- Task inputs:
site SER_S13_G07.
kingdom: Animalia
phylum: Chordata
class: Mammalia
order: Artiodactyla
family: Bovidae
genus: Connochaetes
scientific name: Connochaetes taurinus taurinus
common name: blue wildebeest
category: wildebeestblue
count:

---

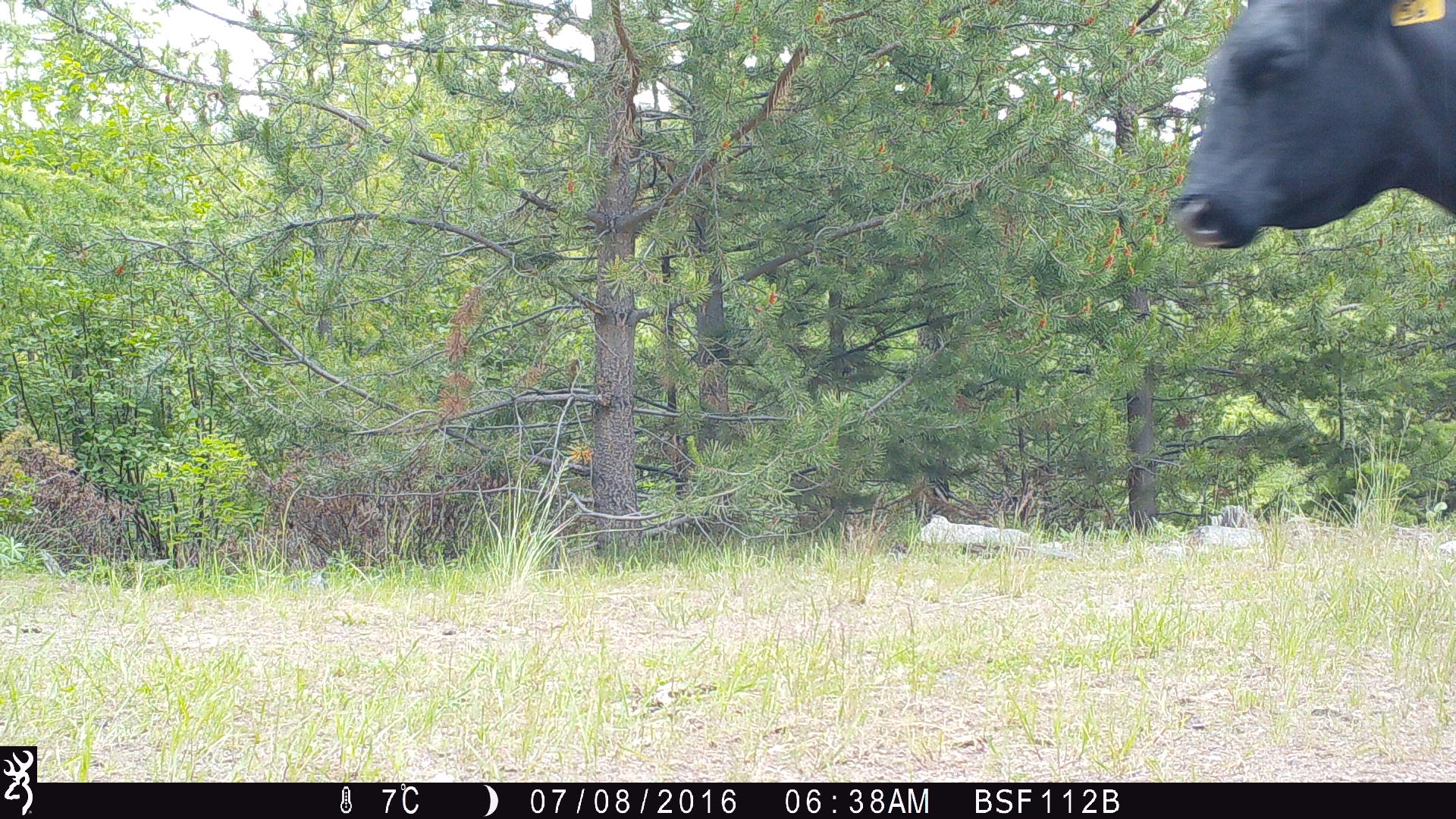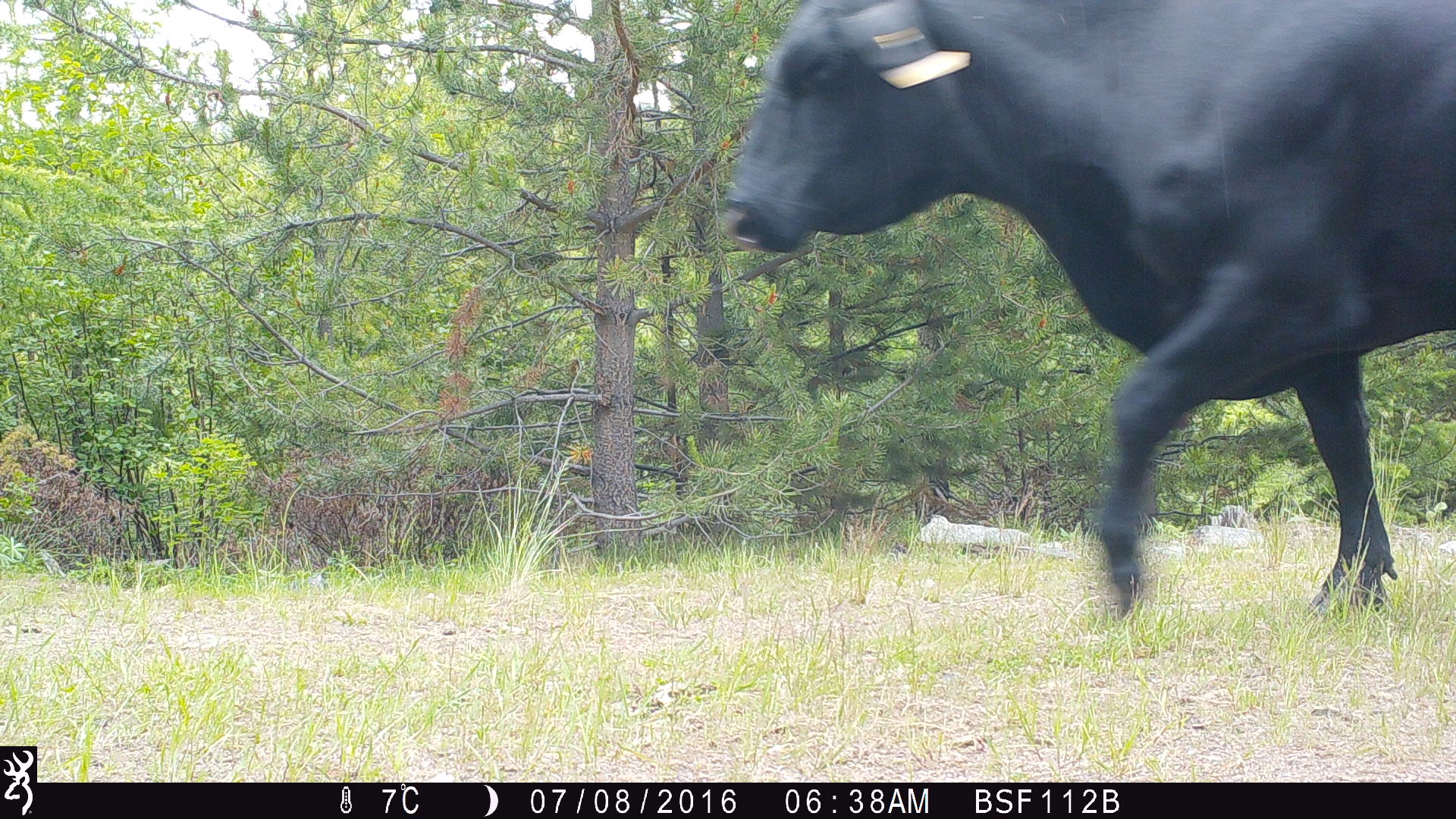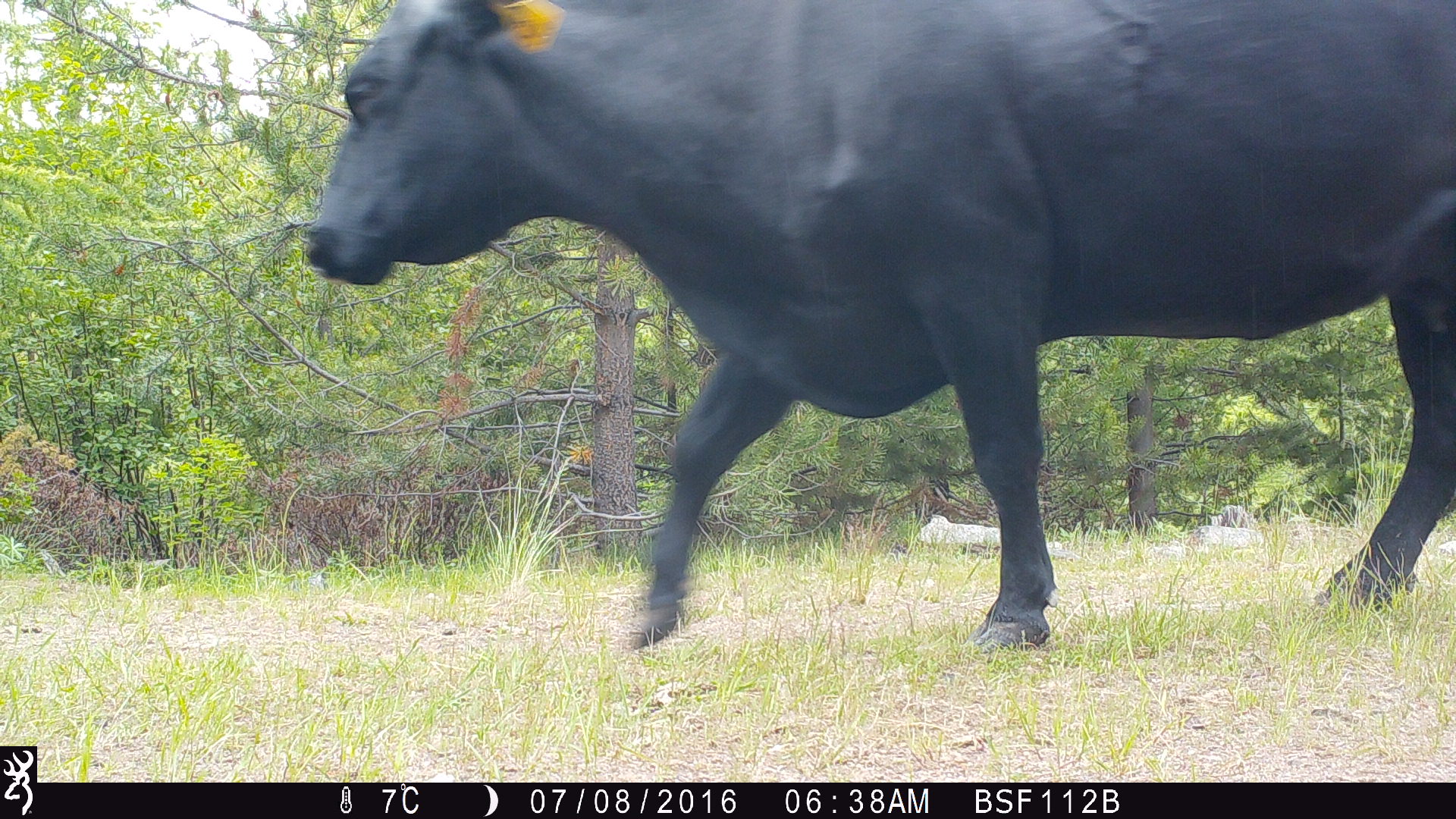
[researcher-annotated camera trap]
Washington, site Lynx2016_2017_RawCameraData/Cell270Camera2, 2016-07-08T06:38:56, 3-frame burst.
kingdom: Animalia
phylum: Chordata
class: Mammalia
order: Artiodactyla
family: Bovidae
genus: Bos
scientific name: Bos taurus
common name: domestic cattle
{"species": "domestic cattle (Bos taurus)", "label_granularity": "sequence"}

- Exercise objective: Set aside each line above that includes the string "domestic" and report it.

- Output below:
common name: domestic cattle
{"species": "domestic cattle (Bos taurus)", "label_granularity": "sequence"}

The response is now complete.